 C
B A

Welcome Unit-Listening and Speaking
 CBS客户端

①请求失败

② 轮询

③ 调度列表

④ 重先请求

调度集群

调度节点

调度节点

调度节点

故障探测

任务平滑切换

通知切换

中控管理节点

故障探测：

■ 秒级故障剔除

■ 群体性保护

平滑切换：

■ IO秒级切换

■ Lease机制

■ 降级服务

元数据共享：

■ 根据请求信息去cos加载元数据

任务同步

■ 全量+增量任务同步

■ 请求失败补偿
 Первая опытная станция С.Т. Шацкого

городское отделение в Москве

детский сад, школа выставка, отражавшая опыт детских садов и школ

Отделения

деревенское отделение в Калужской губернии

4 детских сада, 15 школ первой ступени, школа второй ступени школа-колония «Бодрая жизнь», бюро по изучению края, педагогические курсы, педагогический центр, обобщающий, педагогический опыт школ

* * * *

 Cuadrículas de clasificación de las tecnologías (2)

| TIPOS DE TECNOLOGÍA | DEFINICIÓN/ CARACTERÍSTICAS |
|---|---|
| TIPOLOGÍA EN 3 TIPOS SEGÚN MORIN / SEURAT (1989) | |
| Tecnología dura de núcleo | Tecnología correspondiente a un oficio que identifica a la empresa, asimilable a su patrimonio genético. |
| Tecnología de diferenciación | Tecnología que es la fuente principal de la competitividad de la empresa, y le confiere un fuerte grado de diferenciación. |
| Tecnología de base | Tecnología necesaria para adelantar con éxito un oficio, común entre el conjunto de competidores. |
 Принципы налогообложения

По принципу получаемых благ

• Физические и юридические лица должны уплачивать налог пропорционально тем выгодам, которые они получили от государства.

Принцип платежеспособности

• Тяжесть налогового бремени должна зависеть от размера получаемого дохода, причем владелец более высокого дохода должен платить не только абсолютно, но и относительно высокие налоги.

* * * *

> Action item: Retype exactly the span of lines from the one with "деревенское отделение в Калужской губернии" through the one with "4 детских сада, 15"; include both ends and omit the rest of the material.

> Response box:
деревенское отделение в Калужской губернии

4 детских сада, 15 школ первой ступени, школа второй ступени школа-колония «Бодрая жизнь», бюро по изучению края, педагогические курсы, педагогический центр, обобщающий, педагогический опыт школ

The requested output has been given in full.